# Ceramic Tweezers - A Coil Builder's Must Have.



## Alex (2/10/14)



Reactions: Like 2 | Winner 2 | Thanks 1 | Informative 1


----------



## Rob Fisher (3/10/14)

Ceramic Tweezers rock in a big way... but trim those long edges before firing up the mod because that's a sure way of shorting it... and then the one thing he doesn't tell you is to make sure when you are using the tweezers you need to keep movement to an absolute zero because the wire becomes so soft if you move your hand too much the legs just part pay with the coil and you are left with a perfect coil in the tweezers minus it's legs!

Reactions: Agree 2 | Informative 2


----------



## Alex (3/10/14)

Rob Fisher said:


> Ceramic Tweezers rock in a big way... but trim those long edges before firing up the mod because that's a sure way of shorting it... and then the one thing he doesn't tell you is to make sure when you are using the tweezers you need to keep movement to an absolute zero because the wire becomes so soft if you move your hand too much the legs just part pay with the coil and you are left with a perfect coil in the tweezers minus it's legs!

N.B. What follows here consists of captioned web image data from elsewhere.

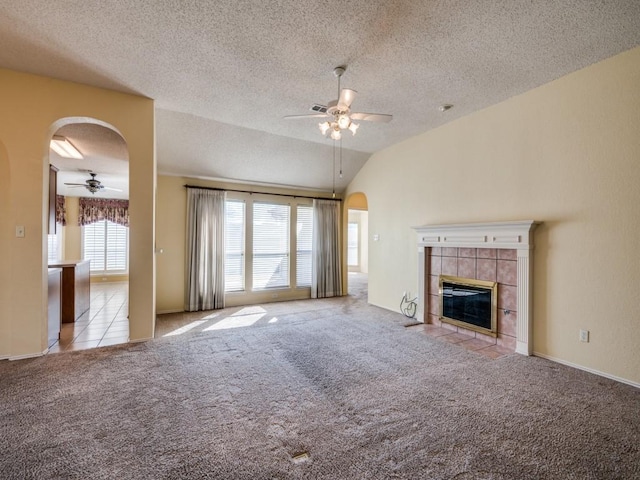 unfurnished living room featuring a tiled fireplace, lofted ceiling, carpet flooring, arched walkways, and a ceiling fan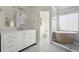 Elegant bathroom with double vanity, soaking tub, and walk-in shower with glass door at 130 Cauley Club Ct, Johns Creek, GA 30097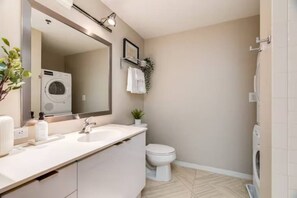 The bathroom is a private sanctuary, with a layout and features that make it the perfect place to rejuvenate.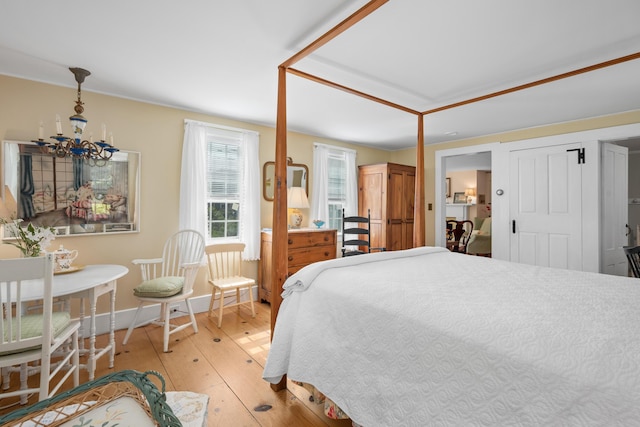 73 Division St, West Harwich, MA 02671 - bedroom featuring light wood finished floors and a chandelier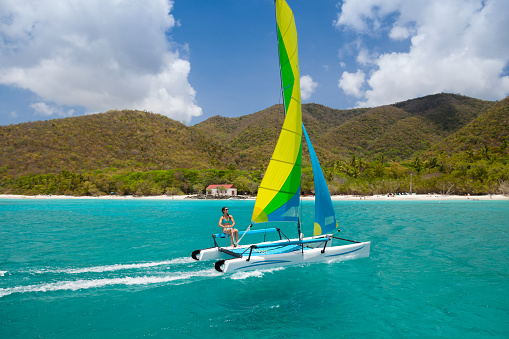young woman in bikini sailing on a catamaran in Cinnamon Bay, St.John, US Virgin Islands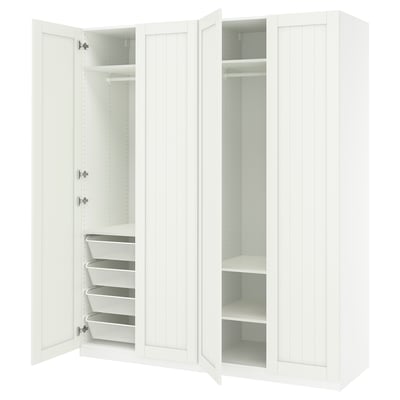 Two white PAX wardrobes with doors open, showing adjustable shelves and mesh drawers.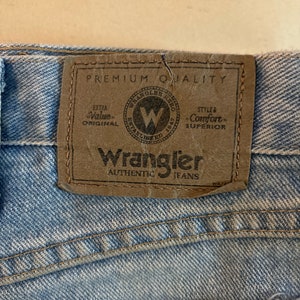 May include: A close-up of a brown leather patch sewn onto a pair of blue denim jeans. The patch has the text "Wrangler Authentic Jeans" and a logo with the text "Wrangler" and "Established 1947". The patch also has the text "Premium Quality", "Extra Value Original", and "Style & Comfort Superior".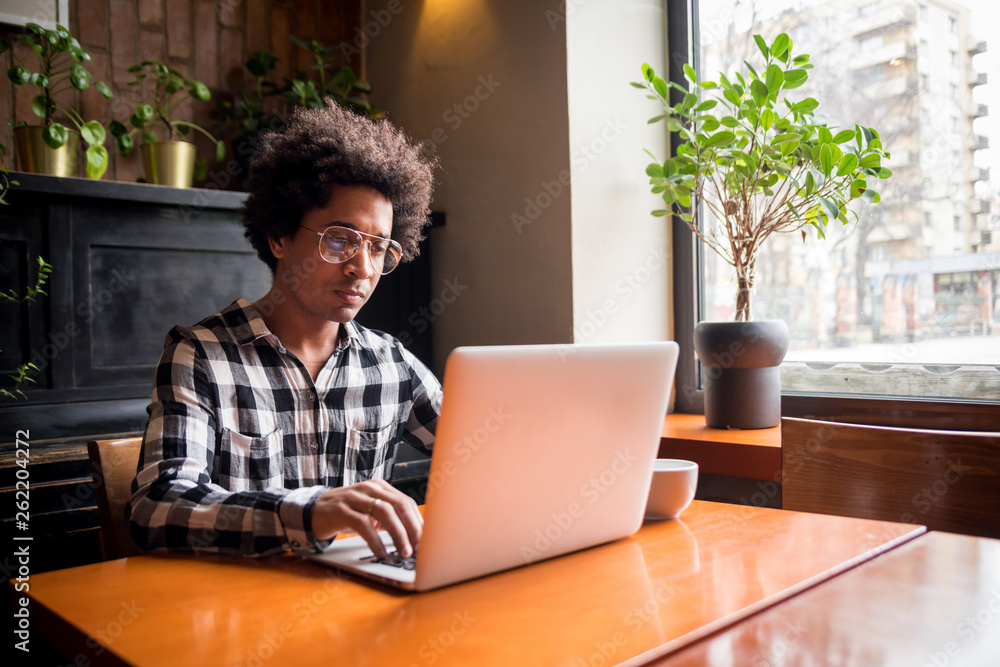 African man in glasses using laptop while sitting at restaurant, concept of young people working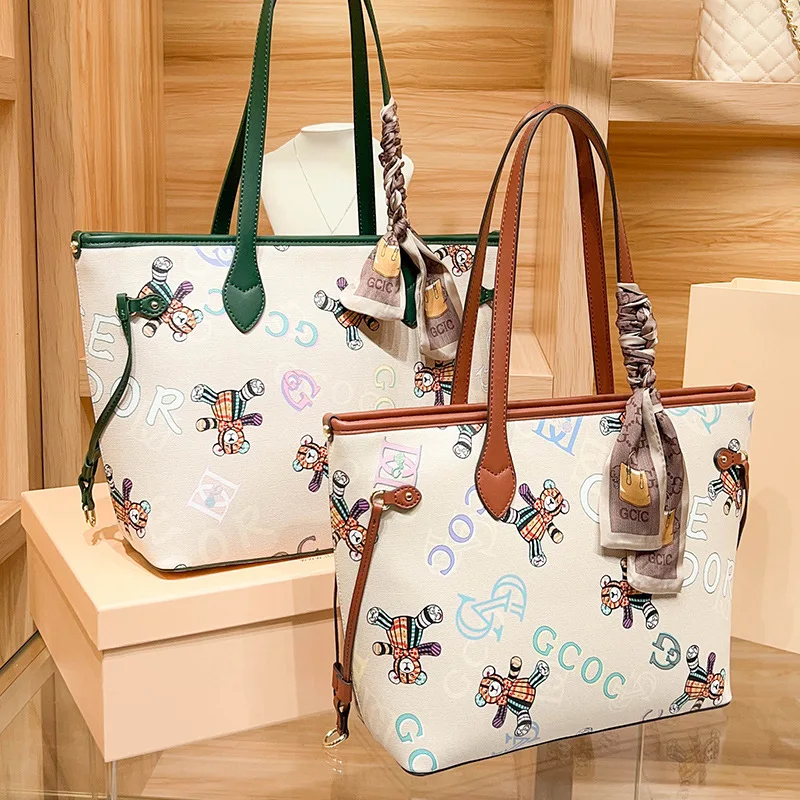 

2024 Luxury Brand Fashion Commuter Versatile Tote Bag High Quality Women's Large Capacity Small and Small One Shoulder Bag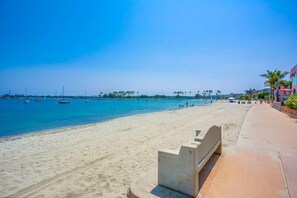 A beach with a sandy shore, a clear blue sea, and a few boats in the distance.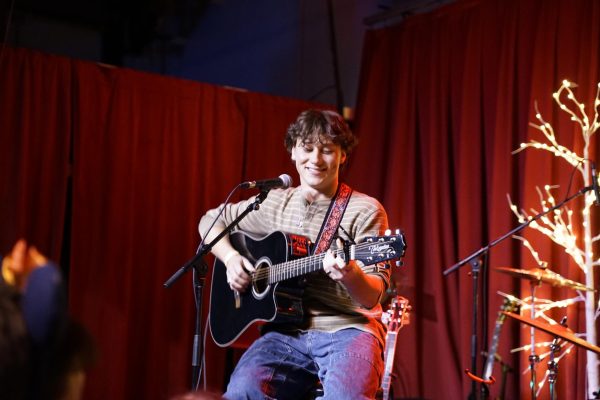 Jake Minch smiling as he sings a line in one of his unreleased songs.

I was sure the long back edges were going to touch too.

Reactions: Agree 2


----------



## Andre (3/10/14)

Love these ceramic tweezers, but I use mine to squeeze and torch the coil before installation.

Reactions: Like 1


----------



## Riaz (3/10/14)

i like the mod in that video


----------



## Rowan Francis (3/10/14)

localy who's got ??


----------



## TylerD (3/10/14)

Rowan Francis said:


> localy who's got ??


I think I saw some at Skyblue yesterday.
http://www.skybluevaping.co.za/RBA/RBA-Accessories/Ceramic-Tweezers

Reactions: Thanks 1 | Informative 2


----------



## Rowan Francis (3/10/14)

TylerD said:


> I think I saw some at Skyblue yesterday.
> http://www.skybluevaping.co.za/RBA/RBA-Accessories/Ceramic-Tweezers



Thanks @TylerD , sorted

Reactions: Like 1


----------